**YOUR GOAL:**
Look for "scientific name: Mammalia" in the entries below. Then write out exactly the line that holds it and every line after it, to the last, and nothing else.

**Collected data:**
○ ○ ○ ○
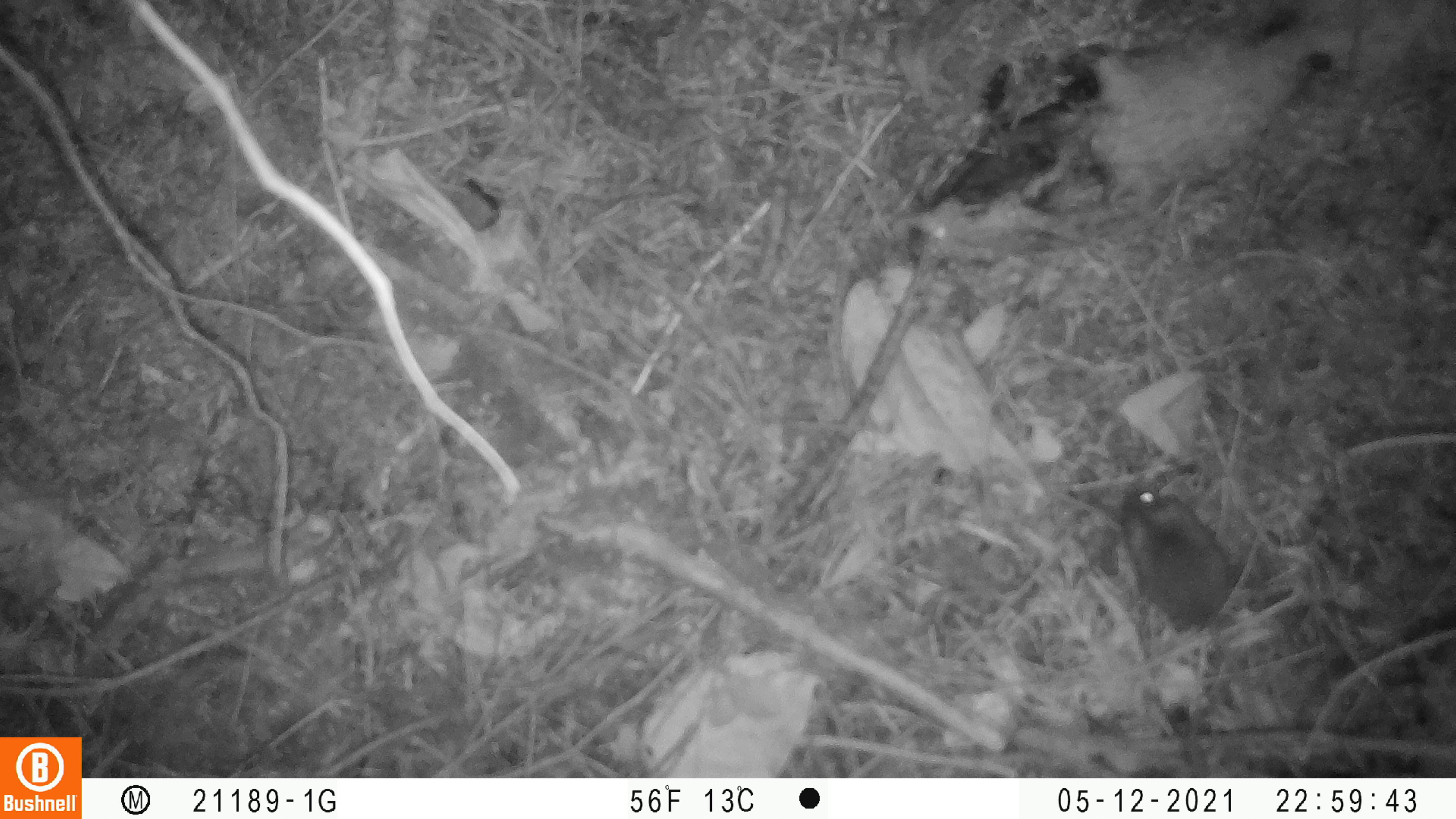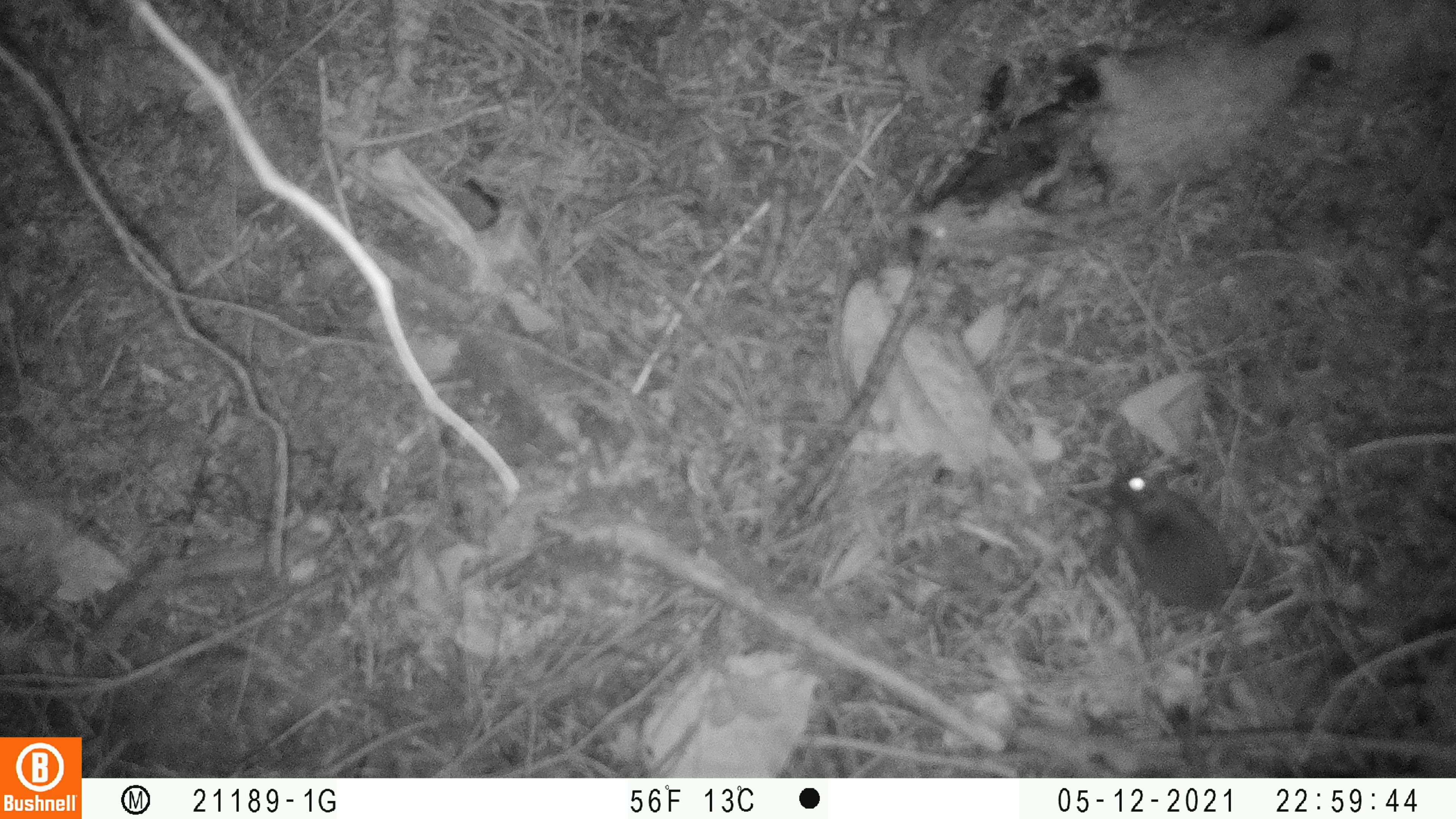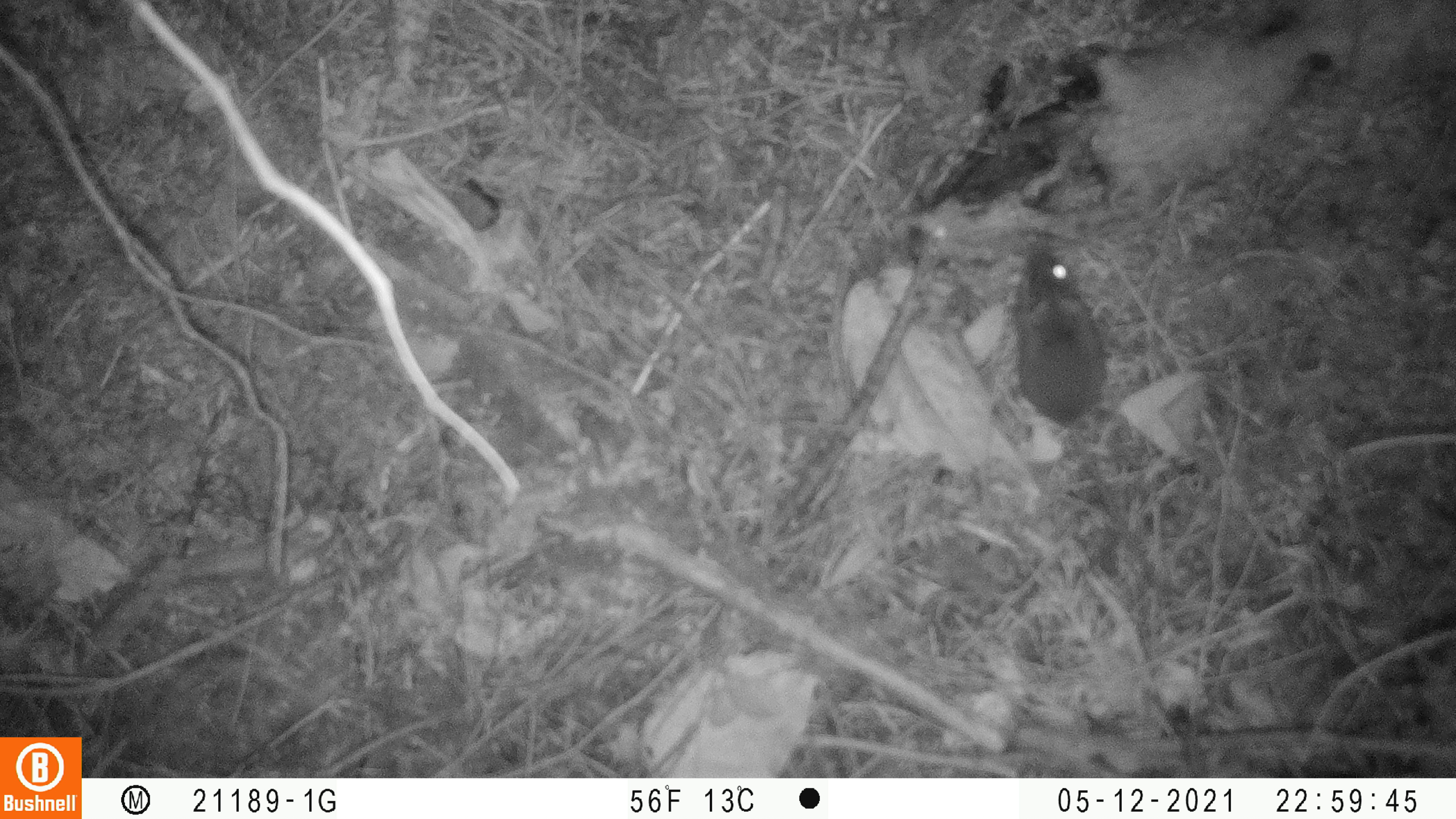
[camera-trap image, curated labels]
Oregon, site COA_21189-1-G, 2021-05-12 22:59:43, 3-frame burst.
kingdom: Animalia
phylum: Chordata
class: Mammalia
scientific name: Mammalia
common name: small mammal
Small mammal (Mammalia).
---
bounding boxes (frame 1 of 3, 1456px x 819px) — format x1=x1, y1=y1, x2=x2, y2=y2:
small mammal: x1=1112, y1=482, x2=1292, y2=764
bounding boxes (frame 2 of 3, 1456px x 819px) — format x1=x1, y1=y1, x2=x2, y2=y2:
small mammal: x1=1102, y1=464, x2=1275, y2=733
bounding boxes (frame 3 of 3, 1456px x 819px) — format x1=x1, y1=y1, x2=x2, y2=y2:
small mammal: x1=1007, y1=245, x2=1146, y2=565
○ ○ ○ ○
**ANSWER SECTION:**
scientific name: Mammalia
common name: small mammal
Small mammal (Mammalia).
---
bounding boxes (frame 1 of 3, 1456px x 819px) — format x1=x1, y1=y1, x2=x2, y2=y2:
small mammal: x1=1112, y1=482, x2=1292, y2=764
bounding boxes (frame 2 of 3, 1456px x 819px) — format x1=x1, y1=y1, x2=x2, y2=y2:
small mammal: x1=1102, y1=464, x2=1275, y2=733
bounding boxes (frame 3 of 3, 1456px x 819px) — format x1=x1, y1=y1, x2=x2, y2=y2:
small mammal: x1=1007, y1=245, x2=1146, y2=565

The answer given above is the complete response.